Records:
+--

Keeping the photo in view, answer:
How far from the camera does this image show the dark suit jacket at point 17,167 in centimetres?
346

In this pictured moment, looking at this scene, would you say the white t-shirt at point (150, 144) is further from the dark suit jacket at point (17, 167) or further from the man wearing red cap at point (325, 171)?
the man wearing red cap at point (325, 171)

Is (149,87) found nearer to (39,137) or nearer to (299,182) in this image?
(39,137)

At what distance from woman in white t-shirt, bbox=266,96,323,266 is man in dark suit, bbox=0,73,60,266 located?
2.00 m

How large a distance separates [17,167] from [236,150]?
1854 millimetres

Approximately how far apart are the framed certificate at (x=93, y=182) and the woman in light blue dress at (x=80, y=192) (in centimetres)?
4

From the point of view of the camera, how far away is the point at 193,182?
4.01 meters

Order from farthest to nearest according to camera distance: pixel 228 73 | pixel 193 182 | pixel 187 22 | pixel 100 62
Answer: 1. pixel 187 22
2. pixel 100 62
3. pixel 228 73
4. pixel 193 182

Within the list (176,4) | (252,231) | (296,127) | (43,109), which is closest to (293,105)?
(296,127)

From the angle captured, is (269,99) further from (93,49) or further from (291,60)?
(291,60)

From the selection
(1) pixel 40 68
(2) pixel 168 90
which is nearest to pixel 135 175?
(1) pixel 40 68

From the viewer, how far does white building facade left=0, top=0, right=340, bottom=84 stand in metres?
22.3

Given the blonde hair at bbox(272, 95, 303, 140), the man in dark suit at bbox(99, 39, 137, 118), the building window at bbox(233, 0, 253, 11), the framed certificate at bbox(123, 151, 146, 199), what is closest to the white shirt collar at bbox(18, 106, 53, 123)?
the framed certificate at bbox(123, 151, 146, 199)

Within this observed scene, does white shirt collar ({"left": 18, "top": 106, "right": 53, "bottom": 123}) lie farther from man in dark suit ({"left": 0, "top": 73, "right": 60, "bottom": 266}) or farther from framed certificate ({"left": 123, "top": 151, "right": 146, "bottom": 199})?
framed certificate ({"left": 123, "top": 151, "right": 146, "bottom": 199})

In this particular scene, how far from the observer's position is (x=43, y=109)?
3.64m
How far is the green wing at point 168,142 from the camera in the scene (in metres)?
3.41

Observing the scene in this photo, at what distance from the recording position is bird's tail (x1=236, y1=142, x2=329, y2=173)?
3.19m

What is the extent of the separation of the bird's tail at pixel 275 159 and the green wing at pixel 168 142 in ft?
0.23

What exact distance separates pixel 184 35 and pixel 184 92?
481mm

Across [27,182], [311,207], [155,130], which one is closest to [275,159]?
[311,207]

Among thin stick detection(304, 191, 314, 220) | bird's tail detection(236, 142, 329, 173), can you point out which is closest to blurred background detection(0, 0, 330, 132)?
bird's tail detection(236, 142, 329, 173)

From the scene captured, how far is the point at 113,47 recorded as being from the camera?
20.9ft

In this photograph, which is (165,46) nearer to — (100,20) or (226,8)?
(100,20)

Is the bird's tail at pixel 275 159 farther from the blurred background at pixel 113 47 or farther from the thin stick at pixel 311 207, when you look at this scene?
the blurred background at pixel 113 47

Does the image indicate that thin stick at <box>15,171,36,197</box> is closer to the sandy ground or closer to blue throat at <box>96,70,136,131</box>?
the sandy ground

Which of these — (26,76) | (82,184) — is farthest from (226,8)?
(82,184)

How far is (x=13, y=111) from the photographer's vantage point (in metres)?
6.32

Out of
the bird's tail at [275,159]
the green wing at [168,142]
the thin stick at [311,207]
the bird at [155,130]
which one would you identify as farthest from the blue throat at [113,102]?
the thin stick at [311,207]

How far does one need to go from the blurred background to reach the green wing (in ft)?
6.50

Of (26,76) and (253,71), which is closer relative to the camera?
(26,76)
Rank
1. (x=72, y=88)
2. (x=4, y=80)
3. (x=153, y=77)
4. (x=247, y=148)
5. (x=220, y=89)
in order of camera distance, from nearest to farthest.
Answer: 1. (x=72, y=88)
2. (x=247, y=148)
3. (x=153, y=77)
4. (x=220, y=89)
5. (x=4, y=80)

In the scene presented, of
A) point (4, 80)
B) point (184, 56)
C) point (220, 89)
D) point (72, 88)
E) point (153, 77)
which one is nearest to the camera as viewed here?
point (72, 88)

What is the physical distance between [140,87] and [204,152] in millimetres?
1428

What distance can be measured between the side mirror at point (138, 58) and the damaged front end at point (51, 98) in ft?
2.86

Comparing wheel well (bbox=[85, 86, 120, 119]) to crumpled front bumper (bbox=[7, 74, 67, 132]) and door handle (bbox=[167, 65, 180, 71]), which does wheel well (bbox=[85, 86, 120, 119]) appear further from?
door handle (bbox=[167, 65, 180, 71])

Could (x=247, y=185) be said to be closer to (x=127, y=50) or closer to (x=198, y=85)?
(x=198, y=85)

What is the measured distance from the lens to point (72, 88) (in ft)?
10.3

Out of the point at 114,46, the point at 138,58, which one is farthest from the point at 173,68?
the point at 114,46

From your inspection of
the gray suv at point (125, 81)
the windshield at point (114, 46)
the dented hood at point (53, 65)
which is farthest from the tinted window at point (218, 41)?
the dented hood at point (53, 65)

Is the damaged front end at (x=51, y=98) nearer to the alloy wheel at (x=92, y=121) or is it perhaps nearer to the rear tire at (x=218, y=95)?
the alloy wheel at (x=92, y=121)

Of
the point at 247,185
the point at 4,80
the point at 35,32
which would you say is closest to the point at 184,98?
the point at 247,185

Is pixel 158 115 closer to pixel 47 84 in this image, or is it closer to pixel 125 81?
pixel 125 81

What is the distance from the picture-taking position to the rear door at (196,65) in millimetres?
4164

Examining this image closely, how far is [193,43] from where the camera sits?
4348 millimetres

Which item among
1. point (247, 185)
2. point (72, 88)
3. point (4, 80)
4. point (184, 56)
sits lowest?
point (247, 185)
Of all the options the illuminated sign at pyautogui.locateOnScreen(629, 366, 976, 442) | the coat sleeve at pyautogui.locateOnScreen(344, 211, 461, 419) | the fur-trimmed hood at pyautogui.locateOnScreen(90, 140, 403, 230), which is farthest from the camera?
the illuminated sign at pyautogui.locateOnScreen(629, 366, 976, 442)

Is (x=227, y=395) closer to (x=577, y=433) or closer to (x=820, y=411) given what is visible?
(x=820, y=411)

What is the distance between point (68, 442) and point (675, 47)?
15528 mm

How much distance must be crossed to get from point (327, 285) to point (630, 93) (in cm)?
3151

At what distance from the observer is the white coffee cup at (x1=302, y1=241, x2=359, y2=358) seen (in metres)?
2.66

+--

### What you have to do
Reproduce exactly the line that holds "Is pixel 158", then every line after it, ending with the final line of the records above.

### Expected answer
Is pixel 158 115 closer to pixel 47 84 in this image, or is it closer to pixel 125 81?
pixel 125 81

What is the distance from the picture-taking position to the rear door at (196,65) in millimetres?
4164

Examining this image closely, how far is [193,43] from where the camera sits?
4348 millimetres

Which item among
1. point (247, 185)
2. point (72, 88)
3. point (4, 80)
4. point (184, 56)
sits lowest?
point (247, 185)
Of all the options the illuminated sign at pyautogui.locateOnScreen(629, 366, 976, 442) | the coat sleeve at pyautogui.locateOnScreen(344, 211, 461, 419) | the fur-trimmed hood at pyautogui.locateOnScreen(90, 140, 403, 230), which is farthest from the camera?
the illuminated sign at pyautogui.locateOnScreen(629, 366, 976, 442)

Is (x=227, y=395) closer to (x=577, y=433) or closer to (x=820, y=411) given what is visible?
(x=820, y=411)

What is the distance between point (68, 442) and point (675, 47)?
15528 mm

How much distance must be crossed to get from point (327, 285) to point (630, 93) (in cm)?
3151

At what distance from the observer is the white coffee cup at (x1=302, y1=241, x2=359, y2=358) seen (in metres)?
2.66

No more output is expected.